WARNING WARNING WARNING This Unprivileged user will be able to invoke MBeans via JMX. WARNING WARNING WARNING\
There are a couple additional configuration options worth nothing, which are helpful if you're troubleshooting an issue.
LogLevel
sets the Plugins internal Java log level. By default this is 'INFO'. Meaning any log message generated internall that's INFO or greater will be logged to Collectd at the approprate (corresponding) Collectd Log Level...ForceLoggingTo
Lets you override the normal behavior of mapping Java log levels to collectd log levels, and forces all java log output to be logged at this collectd level.
So under normal operation, things logged in java as SEVERE are logged at ERROR in Collectd, etc.
Setting ForceLoggingTo "INFO"
will make all Java logging output log in Collectd at INFO.
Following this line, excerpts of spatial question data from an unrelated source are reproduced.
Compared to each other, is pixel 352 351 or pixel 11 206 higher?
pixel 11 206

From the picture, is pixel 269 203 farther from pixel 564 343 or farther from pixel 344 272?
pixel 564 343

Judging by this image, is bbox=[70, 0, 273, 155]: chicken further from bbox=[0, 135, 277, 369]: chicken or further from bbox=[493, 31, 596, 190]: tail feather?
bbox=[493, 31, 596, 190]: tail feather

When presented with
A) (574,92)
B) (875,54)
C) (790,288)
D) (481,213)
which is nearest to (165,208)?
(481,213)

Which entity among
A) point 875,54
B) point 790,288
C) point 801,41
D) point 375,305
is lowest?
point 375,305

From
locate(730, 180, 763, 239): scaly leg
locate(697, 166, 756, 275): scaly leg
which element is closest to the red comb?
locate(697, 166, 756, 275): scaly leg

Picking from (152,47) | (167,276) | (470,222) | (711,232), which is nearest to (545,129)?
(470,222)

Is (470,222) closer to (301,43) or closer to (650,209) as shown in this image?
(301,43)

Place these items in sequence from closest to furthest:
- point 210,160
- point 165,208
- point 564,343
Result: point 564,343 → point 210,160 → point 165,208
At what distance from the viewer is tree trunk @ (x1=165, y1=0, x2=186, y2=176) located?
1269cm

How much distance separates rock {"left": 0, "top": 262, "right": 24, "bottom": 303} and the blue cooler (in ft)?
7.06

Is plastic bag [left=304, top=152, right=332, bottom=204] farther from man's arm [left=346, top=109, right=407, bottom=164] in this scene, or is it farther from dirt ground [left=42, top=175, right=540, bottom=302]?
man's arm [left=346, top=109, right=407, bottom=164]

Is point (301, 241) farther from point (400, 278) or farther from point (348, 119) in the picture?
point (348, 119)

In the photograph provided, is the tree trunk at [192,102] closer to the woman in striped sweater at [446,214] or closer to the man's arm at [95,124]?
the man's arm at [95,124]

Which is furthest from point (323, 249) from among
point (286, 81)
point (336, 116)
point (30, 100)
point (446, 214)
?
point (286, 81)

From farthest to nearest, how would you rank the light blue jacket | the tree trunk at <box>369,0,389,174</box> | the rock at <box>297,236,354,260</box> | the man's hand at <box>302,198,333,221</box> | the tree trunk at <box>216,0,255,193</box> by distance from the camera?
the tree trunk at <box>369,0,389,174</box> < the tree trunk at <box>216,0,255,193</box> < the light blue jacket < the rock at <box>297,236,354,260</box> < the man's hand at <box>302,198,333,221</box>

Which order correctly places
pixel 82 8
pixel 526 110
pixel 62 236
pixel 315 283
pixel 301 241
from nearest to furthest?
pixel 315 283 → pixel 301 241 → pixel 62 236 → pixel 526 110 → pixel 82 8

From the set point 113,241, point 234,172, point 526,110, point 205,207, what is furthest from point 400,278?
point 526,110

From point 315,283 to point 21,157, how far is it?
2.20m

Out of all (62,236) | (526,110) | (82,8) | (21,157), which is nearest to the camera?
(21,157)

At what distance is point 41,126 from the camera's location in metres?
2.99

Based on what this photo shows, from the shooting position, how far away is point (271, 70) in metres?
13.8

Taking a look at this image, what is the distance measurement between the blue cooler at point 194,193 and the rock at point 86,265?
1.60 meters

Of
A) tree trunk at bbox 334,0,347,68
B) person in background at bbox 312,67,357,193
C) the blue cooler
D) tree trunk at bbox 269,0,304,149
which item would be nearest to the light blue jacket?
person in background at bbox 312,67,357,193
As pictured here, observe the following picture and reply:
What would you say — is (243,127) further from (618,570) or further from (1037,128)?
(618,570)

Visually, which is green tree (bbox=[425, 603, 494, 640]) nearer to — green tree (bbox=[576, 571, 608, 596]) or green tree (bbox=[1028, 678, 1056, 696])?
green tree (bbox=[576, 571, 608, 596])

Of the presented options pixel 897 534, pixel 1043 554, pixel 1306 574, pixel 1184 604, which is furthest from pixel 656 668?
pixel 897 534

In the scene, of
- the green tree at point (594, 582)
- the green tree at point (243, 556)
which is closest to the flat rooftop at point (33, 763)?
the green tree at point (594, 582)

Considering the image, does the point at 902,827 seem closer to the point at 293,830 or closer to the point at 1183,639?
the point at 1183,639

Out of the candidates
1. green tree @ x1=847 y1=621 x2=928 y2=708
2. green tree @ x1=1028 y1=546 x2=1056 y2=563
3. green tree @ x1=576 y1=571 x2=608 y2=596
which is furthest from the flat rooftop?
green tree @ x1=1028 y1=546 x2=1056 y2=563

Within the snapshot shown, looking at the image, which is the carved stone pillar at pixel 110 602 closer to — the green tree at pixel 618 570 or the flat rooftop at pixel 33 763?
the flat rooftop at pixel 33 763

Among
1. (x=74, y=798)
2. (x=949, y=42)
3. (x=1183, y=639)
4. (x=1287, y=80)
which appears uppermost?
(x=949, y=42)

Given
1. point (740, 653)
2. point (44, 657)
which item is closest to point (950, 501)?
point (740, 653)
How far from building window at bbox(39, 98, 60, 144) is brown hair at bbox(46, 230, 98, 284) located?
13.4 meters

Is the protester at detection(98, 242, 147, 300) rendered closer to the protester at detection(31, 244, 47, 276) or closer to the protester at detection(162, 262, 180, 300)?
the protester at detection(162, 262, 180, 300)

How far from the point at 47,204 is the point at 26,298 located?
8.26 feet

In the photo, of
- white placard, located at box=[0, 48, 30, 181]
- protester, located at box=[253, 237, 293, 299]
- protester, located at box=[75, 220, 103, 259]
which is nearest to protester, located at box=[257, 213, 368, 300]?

If your normal Collectd configuration sets the collectd log level to WARNING, but you want to get 'INFO' from the FastJMX plugin, you can do this:
<Plugin "FastJMX">
LogLevel "INFO"
ForceLoggingTo "WARNING"
...
</Plugin>
If you'd like to see FINE logging from FastJMX use:
<Plugin "FastJMX">
LogLevel "FINE"
ForceLoggingTo "WARNING"
</Plugin>
Basically, you're setting the java logger write any messages >= FINE
, and to write those messages as Collectd WARNING
messages.
It gives a little more control over the verbosity of this single plugin.